In this document you are going to set up IDmelon as an external IdP to the Salesforce.

Login to Salesforce administration panel

In order to set up the connection, you will need to log into to your Salesforce administration panel.

To login to the Salesforce administration panel, click the Setting icon on the top right corner of Salesforce user panel page then Click Setup.

Add Identity Provider

In the Salesforce administration panel, from the side menu, navigate to the Security menu, then Click identity and finally select Single Sign-On Settings.

Then Check SAML Enable box from the main panel.

Under Single Sign-On Settings Click New.

Configure SAML 2.0 IdP

To configure SAML 2.0 IdP, fill the values of settings as below.

Click Name: Your custom name

API Name: Your custom api name

Get all values for {..} from your IDmelon panel.
If you are currently login here, you will see the replaced values instead.
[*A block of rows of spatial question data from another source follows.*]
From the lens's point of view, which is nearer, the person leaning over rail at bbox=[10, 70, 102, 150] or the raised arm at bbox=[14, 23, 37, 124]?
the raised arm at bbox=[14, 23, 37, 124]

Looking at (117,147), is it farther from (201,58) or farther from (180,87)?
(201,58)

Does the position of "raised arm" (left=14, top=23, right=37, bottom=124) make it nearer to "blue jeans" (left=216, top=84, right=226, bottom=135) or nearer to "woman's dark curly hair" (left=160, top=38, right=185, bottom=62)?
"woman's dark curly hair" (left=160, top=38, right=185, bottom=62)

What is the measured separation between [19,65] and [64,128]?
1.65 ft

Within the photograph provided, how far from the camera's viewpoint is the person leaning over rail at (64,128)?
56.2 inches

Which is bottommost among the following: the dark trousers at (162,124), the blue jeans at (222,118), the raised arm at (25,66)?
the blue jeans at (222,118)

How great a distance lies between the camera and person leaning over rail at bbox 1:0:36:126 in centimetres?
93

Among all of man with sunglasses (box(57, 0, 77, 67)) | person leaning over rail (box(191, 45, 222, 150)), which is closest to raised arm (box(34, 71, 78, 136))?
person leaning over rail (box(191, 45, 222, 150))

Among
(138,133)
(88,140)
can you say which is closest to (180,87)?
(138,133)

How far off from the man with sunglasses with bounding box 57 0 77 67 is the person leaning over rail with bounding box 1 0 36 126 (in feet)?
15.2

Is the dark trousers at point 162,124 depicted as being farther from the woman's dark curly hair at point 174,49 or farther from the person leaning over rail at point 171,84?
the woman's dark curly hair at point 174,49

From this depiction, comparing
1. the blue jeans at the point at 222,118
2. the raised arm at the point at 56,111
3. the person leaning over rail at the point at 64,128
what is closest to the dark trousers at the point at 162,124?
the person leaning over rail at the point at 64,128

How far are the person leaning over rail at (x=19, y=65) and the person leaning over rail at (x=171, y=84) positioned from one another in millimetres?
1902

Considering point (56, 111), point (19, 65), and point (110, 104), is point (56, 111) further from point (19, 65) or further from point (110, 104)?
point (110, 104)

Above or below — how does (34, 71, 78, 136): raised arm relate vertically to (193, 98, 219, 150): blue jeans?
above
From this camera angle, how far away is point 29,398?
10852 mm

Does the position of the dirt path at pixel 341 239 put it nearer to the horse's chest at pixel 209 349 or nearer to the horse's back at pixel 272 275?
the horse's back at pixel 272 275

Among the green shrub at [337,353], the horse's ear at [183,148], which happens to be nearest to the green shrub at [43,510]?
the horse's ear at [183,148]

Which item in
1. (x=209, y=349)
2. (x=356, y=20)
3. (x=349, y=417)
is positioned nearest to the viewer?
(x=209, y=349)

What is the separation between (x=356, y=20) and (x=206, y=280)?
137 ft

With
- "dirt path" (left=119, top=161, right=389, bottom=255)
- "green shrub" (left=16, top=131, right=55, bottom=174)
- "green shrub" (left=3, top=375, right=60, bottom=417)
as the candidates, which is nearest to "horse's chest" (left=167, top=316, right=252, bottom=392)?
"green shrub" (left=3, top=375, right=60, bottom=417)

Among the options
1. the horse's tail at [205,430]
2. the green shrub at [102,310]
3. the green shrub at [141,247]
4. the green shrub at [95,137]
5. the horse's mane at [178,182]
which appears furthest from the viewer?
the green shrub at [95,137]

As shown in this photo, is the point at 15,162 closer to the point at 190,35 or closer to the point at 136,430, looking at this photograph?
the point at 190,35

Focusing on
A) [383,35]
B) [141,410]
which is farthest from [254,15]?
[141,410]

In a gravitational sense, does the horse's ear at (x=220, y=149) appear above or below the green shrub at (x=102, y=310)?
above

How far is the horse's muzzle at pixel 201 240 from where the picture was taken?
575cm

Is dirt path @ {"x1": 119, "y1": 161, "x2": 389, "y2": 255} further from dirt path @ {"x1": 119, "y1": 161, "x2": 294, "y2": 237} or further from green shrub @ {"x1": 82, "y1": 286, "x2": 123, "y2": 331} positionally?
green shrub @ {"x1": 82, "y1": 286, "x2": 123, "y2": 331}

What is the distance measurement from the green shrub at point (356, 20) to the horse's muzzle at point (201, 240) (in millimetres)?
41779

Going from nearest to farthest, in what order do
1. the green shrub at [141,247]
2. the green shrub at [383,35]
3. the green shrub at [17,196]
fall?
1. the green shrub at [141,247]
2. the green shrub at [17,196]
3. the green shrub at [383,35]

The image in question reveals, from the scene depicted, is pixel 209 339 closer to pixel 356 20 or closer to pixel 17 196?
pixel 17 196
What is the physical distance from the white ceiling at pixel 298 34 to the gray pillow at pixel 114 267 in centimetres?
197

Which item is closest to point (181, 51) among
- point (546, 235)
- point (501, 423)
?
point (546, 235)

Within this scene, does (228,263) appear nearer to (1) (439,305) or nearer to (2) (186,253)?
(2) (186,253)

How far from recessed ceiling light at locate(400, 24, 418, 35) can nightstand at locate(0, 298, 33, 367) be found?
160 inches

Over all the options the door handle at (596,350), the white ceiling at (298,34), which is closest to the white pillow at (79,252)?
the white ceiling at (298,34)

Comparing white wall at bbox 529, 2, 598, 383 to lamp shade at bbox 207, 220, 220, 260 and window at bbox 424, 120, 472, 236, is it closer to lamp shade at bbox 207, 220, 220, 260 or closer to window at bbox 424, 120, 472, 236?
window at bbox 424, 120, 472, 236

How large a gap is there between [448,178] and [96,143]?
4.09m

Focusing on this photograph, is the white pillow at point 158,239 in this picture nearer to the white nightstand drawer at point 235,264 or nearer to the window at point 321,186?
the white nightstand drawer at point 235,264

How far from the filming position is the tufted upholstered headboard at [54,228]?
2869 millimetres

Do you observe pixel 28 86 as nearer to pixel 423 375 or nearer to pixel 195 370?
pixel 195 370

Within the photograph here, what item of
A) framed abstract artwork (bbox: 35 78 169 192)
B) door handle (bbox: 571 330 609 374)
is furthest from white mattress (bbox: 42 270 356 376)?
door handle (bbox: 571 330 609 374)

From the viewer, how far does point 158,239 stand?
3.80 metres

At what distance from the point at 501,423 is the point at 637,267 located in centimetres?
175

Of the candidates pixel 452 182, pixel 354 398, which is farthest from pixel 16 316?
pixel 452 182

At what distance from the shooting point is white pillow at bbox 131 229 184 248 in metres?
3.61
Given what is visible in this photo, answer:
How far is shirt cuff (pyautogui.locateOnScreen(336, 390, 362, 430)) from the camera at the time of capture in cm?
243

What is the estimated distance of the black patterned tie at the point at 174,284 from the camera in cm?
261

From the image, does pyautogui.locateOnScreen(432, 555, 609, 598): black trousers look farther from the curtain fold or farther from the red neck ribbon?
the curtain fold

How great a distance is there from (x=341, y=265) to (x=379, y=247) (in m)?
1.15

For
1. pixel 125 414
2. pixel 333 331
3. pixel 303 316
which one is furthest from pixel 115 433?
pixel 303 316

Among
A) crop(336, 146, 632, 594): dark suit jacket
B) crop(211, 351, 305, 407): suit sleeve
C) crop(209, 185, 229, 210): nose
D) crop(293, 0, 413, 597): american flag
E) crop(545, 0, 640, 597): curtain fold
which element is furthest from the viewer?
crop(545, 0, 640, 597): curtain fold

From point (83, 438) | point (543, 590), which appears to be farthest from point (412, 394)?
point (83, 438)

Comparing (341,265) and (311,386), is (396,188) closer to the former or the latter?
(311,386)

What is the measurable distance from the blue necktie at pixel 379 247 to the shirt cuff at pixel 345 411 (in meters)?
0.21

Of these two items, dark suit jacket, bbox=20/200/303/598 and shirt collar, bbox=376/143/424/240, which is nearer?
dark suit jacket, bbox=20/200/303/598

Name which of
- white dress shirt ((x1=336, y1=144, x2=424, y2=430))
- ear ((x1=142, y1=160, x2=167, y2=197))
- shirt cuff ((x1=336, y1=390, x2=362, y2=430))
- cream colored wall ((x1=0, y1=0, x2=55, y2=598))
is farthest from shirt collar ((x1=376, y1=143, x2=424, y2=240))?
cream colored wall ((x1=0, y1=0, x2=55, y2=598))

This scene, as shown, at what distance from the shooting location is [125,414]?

Issuer: {{idp_issuer_uri}}

Entity ID: Your custom salesforce portal

IdP Signature Certificate :{{idp_certificate_download_url}}

Request Signing Certificate :Your salesforce certificate

Request Signature Method :RSA_SHA256

Assertion Decryption Certificate : Assertion not encrypted or Your salesforce certificate

SAML Identity Type : SAML Identity Type

SAML Identity Location :Identity is in the NameIdentifier element of the Subject statement

Service Provider Initiated Request Binding : HTTP POST

Identity Provider Login URL :{{idp_single_sign_on_url}}

Custom Logout URL :{{idp_single_sign_on_url}}

Click Save.

IDmelon SAML configuration

After completing previous SAML Single Sign-On Settings section and submitting the form, you can see a new IdP added to your list.

You should upload metadata file from this Salesforce panel to IDmelon Panel.

Download -> Download Metadata File

You should copy values of below fields from the Salesforce panel to the IDmelon Panel:

Entity IDYour custom salesforce portal

Login URL : Copy and Paste to Assertion consumer service url

Logout URL : Copy and Paste to Single Sign Logout url

Add IDmelon to Salesforce Login Panel

In the Salesforce administration panel, from the side menu, navigate to the Company Settings menu, then Click My Domain.

Scroll down to Authentication Configuration menu, then Click Edit.

Under Authentication Configuration Dashboard, Check your custom IDP from Authentication Service check boxes.